Пятьсот девятый сунул револьвер под рубашку и тщательно застегнул робу. Он почувствовал холодок металла у самого сердца, и по коже волной пробежала дрожь.
— Я, пожалуй, пойду, — сказал Левинский. — Только смотри в оба! Как придешь, сразу спрячь! — Об оружии он говорил как о важном подпольщике. — А в следующий раз приведу с собой кое-кого. У вас правда место найдется? — И он окинул взглядом плац-линейку, где в темноте повсюду чернели силуэты лежащих лагерников.
— Место найдется, — ответил пятьсот девятый. — Для ваших людей у нас всегда место есть.
— Хорошо. А если Хандке снова заявится, сунь ему еще денег. У вас хоть деньги-то есть?
— У меня есть кое-что. На один день хватит.

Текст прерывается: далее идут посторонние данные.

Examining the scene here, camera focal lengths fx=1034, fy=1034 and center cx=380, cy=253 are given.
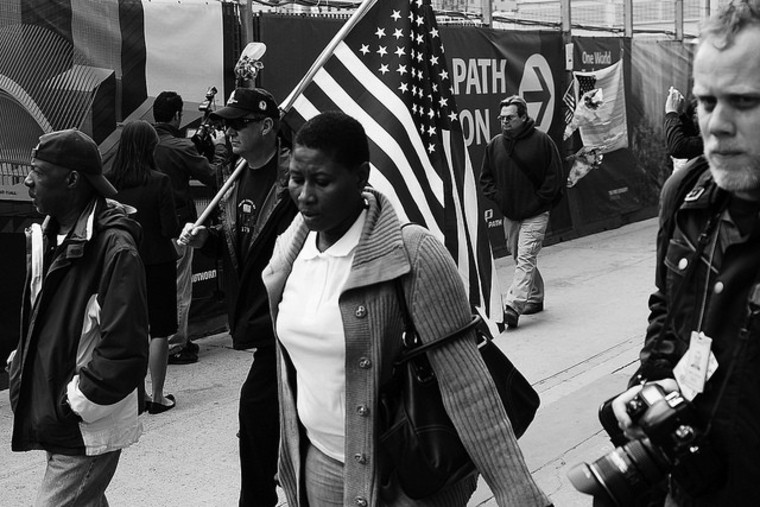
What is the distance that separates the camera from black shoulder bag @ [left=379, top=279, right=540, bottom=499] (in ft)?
8.82

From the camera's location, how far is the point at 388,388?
111 inches

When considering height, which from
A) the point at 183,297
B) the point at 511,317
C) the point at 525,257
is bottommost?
the point at 511,317

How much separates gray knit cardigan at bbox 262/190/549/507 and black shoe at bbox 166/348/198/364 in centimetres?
Answer: 517

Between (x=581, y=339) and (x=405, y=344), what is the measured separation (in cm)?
572

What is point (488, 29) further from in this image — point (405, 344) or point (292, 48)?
point (405, 344)

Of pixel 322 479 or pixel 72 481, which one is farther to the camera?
pixel 72 481

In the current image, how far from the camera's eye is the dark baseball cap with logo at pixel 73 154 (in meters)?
3.68

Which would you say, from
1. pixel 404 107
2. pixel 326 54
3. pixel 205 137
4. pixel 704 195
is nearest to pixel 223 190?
pixel 326 54

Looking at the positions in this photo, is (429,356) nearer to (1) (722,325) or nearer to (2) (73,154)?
(1) (722,325)

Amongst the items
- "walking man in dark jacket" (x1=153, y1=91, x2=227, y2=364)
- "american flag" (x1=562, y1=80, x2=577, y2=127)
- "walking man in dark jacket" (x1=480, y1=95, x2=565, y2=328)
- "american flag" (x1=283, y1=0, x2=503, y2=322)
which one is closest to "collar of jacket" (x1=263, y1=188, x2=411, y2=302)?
"american flag" (x1=283, y1=0, x2=503, y2=322)

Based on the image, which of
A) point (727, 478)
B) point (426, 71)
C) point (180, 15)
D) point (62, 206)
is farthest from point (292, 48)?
point (727, 478)

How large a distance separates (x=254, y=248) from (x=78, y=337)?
0.97m

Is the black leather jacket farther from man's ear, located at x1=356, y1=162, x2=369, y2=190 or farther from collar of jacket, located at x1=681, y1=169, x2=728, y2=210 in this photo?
man's ear, located at x1=356, y1=162, x2=369, y2=190

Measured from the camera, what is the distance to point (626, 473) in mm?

— Я постараюсь, чтобы наши чего-нибудь собрали. Лебенталю передам. Годится?
— Конечно.
Левинский уже исчез в тени следующего барака. Оттуда, пошатываясь и спотыкаясь, совсем как мусульманин, он устремился к уборной. Пятьсот девятый решил еще немного посидеть. Поплотнее прислонился спиной к стене барака. Правой рукой сильнее прижал к телу револьвер. Поборол искушение вынуть оружие, развернуть тряпичный сверток и потрогать холодный металл. Нет, он просто сильнее прижал его к груди. Он кожей чувствовал линию ствола, очертание рукоятки, а еще он чувствовал, будто от тяжелого свертка исходит некая литая темная сила. Впервые за много-много лет он прижал к груди нечто, чем можно защищаться. Вдруг оказалось, что он вовсе не беспомощен. Он уже не всецело в чужой власти. Пятьсот девятый прекрасно знал, что это иллюзия, что он не может, права не имеет воспользоваться оружием, но достаточно было самого ощущения, что оружие у него есть. Достаточно, чтобы многое изменить в его сознании. Хищное орудие смерти стало как бы динамо-машиной жизни. Оно нагнетало в его душу волю к сопротивлению. Он вспомнил о Хандке. Подумал о ненависти, которую испытал к старосте. Да, Хандке получил его денежки, но все равно оказался слабее пятьсот девятого. Он подумал о Розене, о том, как сумел его спасти. А потом подумал о Вебере. О Вебере он думал долго, а еще — о первых днях в зоне. Об этом он уже много лет не вспоминал. Он сжег в себе все воспоминания — в том числе и о том, что было до лагеря. Даже имя свое не хотел больше слышать. Он был уже не человек и не хотел больше быть человеком, его бы это сломило. Он стал лагерным номером, называл себя только так и требовал, чтобы так же его называли другие. Сейчас он молча сидел в темноте, вдыхал ночной воздух, прижимал к груди оружие и думал о том, сколько же всего за последние недели изменилось. Воспоминания нахлынули внезапно, и сейчас у него было такое чувство, будто он ест и пьет какое-то невидимое, горькое и сильное лекарство.